[Start of Attachment]

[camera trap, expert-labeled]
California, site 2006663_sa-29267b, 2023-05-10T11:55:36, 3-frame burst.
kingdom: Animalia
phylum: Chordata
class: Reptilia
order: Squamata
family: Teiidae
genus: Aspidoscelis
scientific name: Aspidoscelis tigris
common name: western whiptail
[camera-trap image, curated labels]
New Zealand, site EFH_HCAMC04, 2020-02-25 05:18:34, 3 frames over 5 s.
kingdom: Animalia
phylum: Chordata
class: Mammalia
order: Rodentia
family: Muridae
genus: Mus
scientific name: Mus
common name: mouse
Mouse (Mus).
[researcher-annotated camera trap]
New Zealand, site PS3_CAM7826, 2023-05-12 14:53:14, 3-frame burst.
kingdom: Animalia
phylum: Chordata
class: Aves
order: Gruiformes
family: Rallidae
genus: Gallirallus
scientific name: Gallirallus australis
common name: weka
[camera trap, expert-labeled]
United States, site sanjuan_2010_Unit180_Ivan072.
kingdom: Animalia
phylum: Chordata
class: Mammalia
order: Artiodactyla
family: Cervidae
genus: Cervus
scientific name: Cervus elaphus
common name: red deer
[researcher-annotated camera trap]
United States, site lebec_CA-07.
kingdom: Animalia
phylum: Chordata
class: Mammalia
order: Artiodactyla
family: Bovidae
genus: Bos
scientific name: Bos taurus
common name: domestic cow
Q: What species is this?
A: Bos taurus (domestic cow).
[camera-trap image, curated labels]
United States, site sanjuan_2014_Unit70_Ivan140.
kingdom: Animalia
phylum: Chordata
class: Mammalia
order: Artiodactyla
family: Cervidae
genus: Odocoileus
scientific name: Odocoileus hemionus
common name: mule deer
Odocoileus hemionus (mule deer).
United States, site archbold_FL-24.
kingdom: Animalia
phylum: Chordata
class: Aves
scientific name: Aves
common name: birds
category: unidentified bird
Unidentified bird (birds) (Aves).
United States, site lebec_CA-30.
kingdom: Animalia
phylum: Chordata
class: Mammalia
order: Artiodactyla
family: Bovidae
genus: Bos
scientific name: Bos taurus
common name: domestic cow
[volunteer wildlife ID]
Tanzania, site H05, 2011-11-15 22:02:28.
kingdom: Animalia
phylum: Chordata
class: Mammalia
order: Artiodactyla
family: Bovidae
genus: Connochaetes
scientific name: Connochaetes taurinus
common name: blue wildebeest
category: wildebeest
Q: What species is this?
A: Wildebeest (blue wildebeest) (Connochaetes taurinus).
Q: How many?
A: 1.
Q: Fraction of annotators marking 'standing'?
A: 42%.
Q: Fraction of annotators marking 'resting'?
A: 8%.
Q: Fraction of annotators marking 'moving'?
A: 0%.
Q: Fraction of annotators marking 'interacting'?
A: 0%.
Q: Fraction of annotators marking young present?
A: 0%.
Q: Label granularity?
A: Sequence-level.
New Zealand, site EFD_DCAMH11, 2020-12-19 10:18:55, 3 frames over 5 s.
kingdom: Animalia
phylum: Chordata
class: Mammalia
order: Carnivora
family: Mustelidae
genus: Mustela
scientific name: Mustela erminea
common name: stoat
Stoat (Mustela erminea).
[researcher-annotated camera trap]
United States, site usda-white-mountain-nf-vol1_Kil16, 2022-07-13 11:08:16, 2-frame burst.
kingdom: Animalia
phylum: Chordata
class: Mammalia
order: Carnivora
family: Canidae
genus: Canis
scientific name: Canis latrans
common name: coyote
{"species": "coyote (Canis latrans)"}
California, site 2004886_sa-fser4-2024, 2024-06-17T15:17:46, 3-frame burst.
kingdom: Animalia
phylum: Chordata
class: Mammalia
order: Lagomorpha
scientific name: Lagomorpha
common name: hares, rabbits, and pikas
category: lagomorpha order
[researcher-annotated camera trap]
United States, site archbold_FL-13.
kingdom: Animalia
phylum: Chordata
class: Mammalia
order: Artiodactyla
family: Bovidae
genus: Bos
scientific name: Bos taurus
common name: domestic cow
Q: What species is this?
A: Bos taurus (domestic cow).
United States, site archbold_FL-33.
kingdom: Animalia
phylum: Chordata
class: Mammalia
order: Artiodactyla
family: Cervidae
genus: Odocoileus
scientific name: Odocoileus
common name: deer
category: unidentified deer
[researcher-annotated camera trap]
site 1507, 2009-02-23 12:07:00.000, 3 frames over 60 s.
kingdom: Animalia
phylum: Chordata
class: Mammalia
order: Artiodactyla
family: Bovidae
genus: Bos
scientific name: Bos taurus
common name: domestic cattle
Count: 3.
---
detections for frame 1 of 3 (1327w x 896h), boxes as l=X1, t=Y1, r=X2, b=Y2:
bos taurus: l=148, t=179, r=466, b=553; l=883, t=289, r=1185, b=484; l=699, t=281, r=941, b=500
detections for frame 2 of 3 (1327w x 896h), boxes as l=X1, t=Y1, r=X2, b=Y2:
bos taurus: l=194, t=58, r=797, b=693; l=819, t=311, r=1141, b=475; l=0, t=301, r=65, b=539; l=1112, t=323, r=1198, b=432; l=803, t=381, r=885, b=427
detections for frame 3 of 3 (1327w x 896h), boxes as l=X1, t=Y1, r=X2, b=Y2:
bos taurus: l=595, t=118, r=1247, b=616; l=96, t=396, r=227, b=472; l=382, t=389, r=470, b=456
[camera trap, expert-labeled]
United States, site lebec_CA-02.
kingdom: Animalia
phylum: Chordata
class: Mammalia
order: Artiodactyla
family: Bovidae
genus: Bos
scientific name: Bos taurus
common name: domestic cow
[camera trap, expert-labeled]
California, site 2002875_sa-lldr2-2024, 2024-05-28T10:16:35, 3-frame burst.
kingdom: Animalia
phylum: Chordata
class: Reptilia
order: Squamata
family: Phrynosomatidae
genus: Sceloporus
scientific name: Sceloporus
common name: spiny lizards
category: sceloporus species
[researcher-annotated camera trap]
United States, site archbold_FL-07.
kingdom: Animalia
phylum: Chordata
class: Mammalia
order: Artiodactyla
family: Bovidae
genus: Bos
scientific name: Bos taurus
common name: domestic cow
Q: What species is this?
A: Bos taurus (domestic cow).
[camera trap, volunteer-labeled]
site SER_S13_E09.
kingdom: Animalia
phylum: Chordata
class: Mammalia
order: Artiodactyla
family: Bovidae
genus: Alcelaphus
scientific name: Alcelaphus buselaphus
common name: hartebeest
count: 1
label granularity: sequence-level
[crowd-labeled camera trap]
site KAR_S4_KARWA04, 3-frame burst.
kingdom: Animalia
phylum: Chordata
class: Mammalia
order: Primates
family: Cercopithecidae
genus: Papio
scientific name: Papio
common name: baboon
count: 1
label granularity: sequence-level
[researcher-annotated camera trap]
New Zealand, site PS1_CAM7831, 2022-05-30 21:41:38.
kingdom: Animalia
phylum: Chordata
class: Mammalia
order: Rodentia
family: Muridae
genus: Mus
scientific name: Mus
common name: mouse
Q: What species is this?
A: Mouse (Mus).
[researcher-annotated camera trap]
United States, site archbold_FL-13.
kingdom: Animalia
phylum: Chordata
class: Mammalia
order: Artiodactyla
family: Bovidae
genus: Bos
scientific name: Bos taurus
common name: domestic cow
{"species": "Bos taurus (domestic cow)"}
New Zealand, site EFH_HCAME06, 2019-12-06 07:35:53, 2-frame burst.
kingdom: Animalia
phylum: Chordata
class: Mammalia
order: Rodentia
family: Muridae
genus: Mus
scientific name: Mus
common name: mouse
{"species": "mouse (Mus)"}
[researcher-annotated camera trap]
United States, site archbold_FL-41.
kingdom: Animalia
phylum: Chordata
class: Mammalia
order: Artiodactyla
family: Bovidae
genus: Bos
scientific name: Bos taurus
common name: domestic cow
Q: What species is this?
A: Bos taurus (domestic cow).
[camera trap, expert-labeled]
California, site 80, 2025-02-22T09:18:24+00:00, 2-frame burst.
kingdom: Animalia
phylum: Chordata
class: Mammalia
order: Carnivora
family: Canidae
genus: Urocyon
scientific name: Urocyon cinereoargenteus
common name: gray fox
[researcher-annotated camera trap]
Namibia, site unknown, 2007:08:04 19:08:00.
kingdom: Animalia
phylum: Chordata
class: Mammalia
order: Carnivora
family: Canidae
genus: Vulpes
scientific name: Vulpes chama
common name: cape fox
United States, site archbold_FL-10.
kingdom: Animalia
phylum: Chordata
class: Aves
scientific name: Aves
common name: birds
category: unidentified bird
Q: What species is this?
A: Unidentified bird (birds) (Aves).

[End of Attachment]

▶ [PROBLEM REQUIREMENTS]: From the entries above, extract only the lines running from the one containing "scientific name: Odocoileus hemionus" through the one containing "A: Wildebeest (blue", inclusive.

▶ [SOLUTION TO THIS TASK]:
scientific name: Odocoileus hemionus
common name: mule deer
Odocoileus hemionus (mule deer).
United States, site archbold_FL-24.
kingdom: Animalia
phylum: Chordata
class: Aves
scientific name: Aves
common name: birds
category: unidentified bird
Unidentified bird (birds) (Aves).
United States, site lebec_CA-30.
kingdom: Animalia
phylum: Chordata
class: Mammalia
order: Artiodactyla
family: Bovidae
genus: Bos
scientific name: Bos taurus
common name: domestic cow
[volunteer wildlife ID]
Tanzania, site H05, 2011-11-15 22:02:28.
kingdom: Animalia
phylum: Chordata
class: Mammalia
order: Artiodactyla
family: Bovidae
genus: Connochaetes
scientific name: Connochaetes taurinus
common name: blue wildebeest
category: wildebeest
Q: What species is this?
A: Wildebeest (blue wildebeest) (Connochaetes taurinus).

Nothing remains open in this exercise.